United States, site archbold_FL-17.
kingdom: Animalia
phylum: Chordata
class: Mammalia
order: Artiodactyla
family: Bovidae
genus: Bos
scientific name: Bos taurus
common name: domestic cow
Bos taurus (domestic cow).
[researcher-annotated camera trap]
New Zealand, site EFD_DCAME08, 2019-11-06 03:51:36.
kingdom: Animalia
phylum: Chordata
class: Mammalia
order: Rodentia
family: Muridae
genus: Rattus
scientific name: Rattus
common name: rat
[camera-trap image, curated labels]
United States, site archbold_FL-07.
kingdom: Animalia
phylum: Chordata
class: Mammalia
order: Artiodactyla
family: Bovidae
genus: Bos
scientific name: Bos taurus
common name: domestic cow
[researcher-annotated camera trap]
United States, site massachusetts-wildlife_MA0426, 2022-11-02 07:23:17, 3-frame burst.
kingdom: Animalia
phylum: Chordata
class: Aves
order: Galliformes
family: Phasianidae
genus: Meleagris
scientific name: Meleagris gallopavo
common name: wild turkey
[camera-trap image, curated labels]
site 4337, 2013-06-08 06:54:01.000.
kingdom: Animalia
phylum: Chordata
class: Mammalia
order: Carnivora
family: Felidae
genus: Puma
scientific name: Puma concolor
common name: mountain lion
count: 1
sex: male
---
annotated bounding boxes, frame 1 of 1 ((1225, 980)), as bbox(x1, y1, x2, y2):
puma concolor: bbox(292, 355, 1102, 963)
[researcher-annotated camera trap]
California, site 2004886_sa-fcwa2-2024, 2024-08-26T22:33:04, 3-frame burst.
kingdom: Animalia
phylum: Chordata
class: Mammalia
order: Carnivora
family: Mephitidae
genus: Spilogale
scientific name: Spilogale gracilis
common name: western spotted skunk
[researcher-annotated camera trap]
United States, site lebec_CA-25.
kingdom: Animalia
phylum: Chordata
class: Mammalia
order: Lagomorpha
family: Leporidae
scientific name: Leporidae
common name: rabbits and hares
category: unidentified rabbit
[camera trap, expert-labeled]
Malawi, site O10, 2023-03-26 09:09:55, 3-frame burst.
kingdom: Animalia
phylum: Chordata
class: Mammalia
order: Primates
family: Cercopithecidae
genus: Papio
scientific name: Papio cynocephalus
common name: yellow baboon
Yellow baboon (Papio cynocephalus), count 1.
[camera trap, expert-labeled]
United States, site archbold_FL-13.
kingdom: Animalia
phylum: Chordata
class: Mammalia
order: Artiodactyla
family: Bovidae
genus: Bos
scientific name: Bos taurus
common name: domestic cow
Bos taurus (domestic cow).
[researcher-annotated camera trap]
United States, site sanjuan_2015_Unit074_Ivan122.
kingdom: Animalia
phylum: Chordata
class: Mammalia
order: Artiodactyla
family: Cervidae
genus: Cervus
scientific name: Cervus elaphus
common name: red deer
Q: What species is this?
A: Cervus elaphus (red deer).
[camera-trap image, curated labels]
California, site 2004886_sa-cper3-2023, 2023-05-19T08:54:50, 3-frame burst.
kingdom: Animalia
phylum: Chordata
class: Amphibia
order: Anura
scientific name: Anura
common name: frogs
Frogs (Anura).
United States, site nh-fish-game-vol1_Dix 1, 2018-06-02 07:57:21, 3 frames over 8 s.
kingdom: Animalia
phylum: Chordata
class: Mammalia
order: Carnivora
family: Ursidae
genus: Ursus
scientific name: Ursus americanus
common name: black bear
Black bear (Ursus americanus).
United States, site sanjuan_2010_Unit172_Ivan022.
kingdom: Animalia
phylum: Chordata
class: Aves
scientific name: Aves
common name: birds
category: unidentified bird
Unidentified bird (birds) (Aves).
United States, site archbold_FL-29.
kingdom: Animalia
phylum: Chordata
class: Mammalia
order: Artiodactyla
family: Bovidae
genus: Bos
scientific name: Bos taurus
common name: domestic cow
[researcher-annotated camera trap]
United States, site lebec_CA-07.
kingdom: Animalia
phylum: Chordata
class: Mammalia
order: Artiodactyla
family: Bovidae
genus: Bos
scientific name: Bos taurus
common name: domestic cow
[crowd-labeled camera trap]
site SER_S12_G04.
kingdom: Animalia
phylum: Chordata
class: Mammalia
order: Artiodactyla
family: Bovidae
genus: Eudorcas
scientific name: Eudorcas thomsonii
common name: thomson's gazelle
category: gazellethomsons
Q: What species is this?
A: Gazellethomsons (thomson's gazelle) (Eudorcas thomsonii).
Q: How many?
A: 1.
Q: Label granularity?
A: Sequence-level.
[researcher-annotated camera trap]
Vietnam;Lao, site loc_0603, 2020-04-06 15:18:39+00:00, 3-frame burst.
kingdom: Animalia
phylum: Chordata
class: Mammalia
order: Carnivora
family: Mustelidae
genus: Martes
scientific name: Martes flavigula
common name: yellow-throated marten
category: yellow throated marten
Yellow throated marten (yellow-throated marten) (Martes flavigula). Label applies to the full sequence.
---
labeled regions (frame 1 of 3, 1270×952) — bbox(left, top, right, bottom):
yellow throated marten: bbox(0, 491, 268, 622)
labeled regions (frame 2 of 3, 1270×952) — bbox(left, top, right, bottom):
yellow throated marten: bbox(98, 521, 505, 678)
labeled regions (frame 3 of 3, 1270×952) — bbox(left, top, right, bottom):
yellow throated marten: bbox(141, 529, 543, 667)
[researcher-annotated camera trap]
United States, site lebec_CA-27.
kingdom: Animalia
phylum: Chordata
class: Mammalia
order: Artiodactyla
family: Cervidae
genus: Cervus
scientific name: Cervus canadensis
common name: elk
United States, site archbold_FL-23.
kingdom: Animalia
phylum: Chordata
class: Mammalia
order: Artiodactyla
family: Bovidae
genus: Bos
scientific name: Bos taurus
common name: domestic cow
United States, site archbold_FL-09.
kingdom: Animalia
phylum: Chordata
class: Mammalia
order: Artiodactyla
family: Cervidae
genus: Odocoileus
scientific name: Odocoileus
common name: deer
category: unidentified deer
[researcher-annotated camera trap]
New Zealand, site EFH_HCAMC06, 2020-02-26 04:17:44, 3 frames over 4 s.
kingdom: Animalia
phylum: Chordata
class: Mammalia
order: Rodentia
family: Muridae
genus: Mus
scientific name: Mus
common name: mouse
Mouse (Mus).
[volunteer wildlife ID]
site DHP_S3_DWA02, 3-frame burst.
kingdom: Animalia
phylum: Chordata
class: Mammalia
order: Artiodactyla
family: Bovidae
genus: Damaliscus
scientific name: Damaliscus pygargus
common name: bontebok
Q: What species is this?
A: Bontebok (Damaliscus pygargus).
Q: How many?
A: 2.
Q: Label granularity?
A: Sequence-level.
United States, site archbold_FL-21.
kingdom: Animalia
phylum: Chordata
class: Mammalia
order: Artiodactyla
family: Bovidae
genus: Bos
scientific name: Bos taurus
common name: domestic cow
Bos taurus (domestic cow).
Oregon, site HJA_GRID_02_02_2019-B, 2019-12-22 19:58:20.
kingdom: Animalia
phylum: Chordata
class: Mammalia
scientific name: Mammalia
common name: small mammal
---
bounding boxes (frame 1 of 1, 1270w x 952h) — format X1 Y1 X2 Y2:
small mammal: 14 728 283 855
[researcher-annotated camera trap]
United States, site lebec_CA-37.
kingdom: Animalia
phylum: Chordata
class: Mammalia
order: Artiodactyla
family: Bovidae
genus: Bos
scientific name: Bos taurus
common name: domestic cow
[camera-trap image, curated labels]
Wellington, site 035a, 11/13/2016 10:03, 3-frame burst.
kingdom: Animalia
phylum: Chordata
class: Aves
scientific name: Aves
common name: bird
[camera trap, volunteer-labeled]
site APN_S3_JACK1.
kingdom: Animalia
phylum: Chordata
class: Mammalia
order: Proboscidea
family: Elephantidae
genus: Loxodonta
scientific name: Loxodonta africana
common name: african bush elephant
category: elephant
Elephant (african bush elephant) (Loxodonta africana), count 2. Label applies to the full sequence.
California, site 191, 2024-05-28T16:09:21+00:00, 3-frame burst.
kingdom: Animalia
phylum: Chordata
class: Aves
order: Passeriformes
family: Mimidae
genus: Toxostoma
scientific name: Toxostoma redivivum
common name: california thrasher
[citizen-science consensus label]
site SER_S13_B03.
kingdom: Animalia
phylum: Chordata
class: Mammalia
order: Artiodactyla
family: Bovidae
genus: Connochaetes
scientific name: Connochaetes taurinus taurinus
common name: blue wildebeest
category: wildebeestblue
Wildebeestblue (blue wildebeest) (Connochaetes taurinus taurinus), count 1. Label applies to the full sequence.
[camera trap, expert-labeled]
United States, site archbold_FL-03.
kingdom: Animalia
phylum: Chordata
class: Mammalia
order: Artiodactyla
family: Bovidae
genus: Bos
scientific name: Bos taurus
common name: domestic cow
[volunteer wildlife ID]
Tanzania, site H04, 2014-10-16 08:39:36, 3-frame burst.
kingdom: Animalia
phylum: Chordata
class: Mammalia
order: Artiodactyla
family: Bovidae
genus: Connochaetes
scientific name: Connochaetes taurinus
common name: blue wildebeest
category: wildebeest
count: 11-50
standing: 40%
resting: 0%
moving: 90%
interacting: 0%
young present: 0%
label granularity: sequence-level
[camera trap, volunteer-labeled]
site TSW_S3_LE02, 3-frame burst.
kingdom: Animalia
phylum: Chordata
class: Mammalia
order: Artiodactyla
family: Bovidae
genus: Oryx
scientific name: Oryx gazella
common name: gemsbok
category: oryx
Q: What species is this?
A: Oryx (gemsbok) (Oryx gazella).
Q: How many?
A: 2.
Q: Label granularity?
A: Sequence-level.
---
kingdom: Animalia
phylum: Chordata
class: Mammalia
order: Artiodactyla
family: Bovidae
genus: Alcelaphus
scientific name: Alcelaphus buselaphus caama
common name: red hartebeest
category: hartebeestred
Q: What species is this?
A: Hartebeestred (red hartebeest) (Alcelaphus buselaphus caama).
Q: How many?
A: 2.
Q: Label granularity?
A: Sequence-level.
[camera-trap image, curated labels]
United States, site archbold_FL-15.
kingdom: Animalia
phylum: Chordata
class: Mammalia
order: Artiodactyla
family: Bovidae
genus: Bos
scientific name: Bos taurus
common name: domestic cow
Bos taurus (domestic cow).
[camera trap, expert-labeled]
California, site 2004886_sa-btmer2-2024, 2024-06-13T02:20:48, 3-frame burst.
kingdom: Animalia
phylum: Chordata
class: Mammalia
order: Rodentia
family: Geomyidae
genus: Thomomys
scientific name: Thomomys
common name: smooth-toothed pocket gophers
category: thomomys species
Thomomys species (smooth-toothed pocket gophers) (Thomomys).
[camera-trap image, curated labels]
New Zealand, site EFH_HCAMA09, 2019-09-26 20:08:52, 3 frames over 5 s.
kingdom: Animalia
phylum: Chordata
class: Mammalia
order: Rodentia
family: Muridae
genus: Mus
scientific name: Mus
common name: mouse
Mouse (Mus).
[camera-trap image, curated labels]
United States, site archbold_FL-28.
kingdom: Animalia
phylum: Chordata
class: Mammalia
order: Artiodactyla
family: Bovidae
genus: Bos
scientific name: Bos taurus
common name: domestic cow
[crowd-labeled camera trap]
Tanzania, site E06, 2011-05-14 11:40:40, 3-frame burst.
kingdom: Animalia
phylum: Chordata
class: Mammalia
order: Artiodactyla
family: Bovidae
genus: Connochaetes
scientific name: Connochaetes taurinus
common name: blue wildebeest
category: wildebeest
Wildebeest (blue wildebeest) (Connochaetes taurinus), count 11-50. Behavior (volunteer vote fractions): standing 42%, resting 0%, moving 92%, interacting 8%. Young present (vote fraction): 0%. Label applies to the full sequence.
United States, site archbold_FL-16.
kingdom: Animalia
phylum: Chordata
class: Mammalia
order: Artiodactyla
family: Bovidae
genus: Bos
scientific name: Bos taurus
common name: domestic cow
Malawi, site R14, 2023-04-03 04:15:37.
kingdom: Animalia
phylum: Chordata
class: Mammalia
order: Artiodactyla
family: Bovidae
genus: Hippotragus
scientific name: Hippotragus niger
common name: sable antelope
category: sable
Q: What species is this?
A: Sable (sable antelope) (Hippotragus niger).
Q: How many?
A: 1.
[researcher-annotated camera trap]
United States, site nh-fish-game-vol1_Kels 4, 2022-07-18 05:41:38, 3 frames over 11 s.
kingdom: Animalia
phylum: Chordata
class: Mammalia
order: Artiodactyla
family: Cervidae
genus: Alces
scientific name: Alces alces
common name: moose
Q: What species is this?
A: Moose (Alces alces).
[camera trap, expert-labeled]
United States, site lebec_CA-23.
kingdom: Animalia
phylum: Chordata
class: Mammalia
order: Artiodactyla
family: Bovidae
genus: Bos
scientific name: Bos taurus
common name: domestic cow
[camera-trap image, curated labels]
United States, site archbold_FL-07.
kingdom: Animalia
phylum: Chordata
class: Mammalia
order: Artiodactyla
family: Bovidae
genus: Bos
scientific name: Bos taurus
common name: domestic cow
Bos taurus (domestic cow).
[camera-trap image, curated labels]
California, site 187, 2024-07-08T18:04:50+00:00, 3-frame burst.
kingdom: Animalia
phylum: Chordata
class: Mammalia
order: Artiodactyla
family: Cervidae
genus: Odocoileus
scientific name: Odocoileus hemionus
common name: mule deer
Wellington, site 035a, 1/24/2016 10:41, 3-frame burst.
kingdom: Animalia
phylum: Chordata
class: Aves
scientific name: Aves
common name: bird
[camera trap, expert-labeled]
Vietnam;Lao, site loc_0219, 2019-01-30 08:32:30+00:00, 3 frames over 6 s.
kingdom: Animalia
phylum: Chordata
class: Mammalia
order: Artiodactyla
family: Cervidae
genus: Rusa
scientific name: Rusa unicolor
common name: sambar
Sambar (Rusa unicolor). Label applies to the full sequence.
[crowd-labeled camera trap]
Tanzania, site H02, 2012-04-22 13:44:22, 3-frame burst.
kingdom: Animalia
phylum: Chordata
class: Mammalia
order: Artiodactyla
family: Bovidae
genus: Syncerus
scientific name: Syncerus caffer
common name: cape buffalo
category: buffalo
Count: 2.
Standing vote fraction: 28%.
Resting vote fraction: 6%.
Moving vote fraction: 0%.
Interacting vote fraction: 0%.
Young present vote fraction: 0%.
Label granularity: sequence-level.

────────────────────

▶ [Task brief]: Wherever the string "Odocoileus" occurs in the data, copy the line that holds it.

▶ [Response to this exercise]:
genus: Odocoileus
scientific name: Odocoileus
genus: Odocoileus
scientific name: Odocoileus hemionus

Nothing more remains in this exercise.